In the train() method, the task_train_data is none, so the function RandomSampler(train_dataset) return an error. I solved this problem by checking whether the task_train_data is none in the code. But the final accuracy in my result is 0.823, while the accuracy in your paper is 0.875 (on AGNews task). Is it reasonable?

timoschick commented 2 years ago

Interesting... I'll check why we didn't get a similar error as soon as I find the time. Regardless, the final accuracy should be much better than the one you've reported. There are a couple of differences between your command and the one that we have used, so I cannot tell what exactly causes the difference. Could you tell me the results after each iteration (the contents of the result_test.txt file in each iteration's directory)? That will help to identify the point where things diverge.

A couple of notes regarding possible differences:

Finally, you may get different results due to random selection of examples and model initialization (but those should not account for more than 5% difference in performance). If you want to reproduce our exact results and none of the above helps, you can check out the v1.1.0 branch that contains the script that we have used for iPET.

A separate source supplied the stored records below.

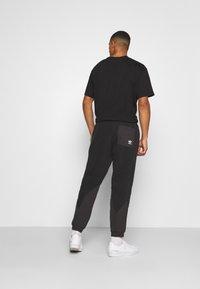adidas Originals - UNISEX - Tracksuit bottoms - black - 2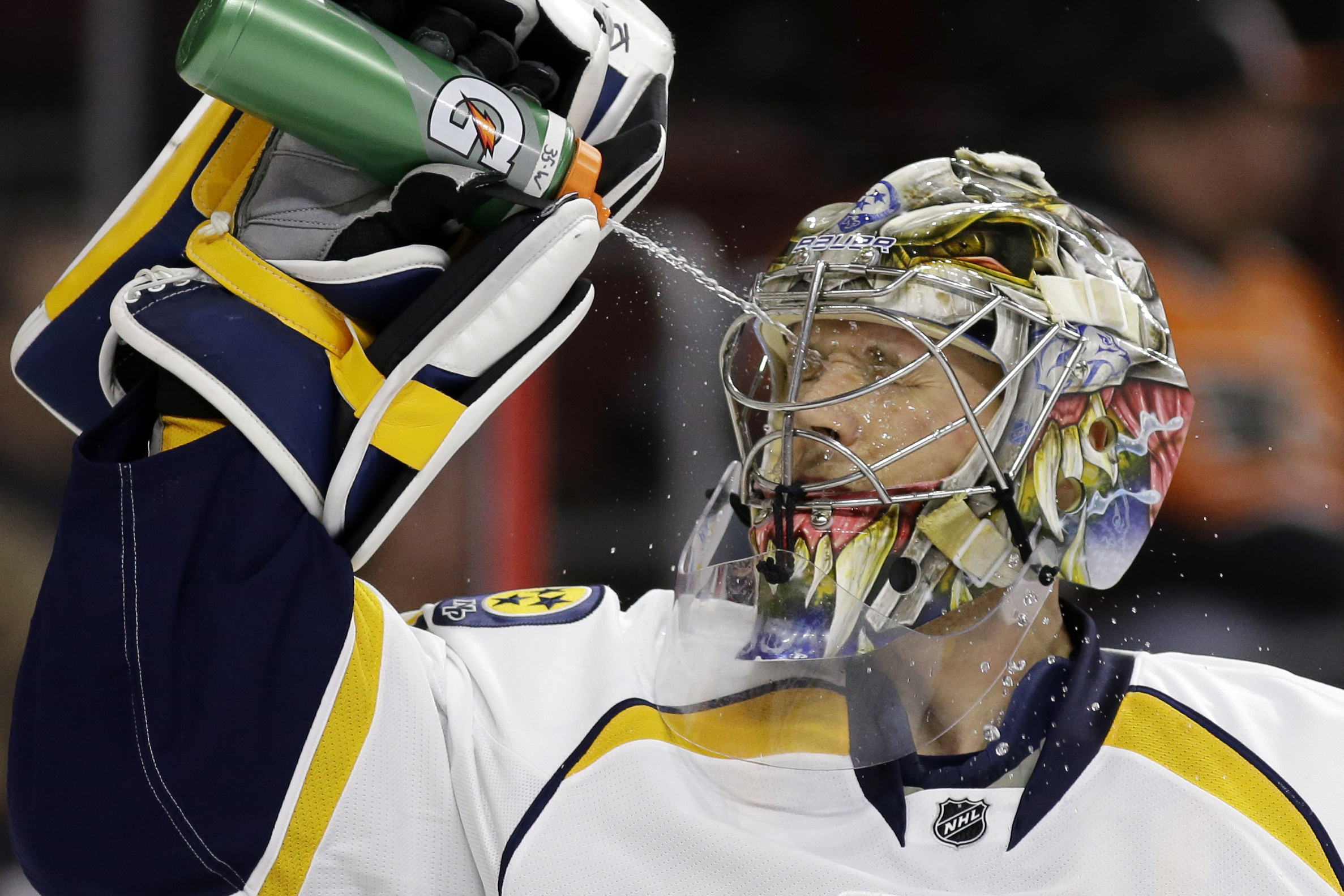 FILE - In this Feb. 21, 2015, file photo, Nashville Predators' Pekka Rinne, of Finland, squirts himself with water before the second period of an NHL hockey game against the Philadelphia Flyers in Philadelphia. Speculation started even before the Nashvill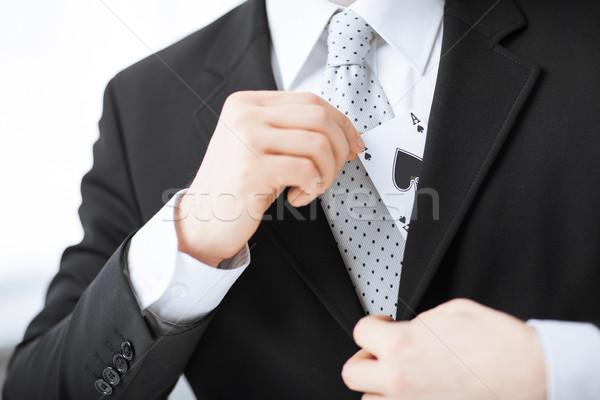 Mano nascondere ace giacca tasca Foto d'archivio © dolgachov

EneruMin commented 2 years ago

The results of each iteration are as shown below. g0

acc-p0: 0.6531578947368422 +- 0
acc-p1: 0.7471052631578947 +- 0
acc-p2: 0.5906578947368422 +- 0
acc-p3: 0.7082894736842106 +- 0
acc-p4: 0.7942105263157895 +- 0
acc-all-p: 0.6986842105263158 +- 0.07953688886139995

g1

acc-p0: 0.7794736842105263 +- 0
acc-p1: 0.7235526315789473 +- 0
acc-p2: 0.6317105263157895 +- 0
acc-p3: 0.7476315789473684 +- 0
acc-p4: 0.7796052631578947 +- 0
acc-all-p: 0.7323947368421052 +- 0.06101826675772052

g2

acc-p0: 0.8057894736842105 +- 0
acc-p1: 0.7156578947368422 +- 0
acc-p2: 0.7773684210526316 +- 0
acc-p3: 0.8132894736842106 +- 0
acc-p4: 0.7723684210526316 +- 0
acc-all-p: 0.7768947368421053 +- 0.03850371874690442

final

acc-p0: 0.8228947368421052 +- 0
acc-all-p: 0.8228947368421052 +- 0

According to the figure 4 in your paper, I think maybe I should use 4 or 5 iterations.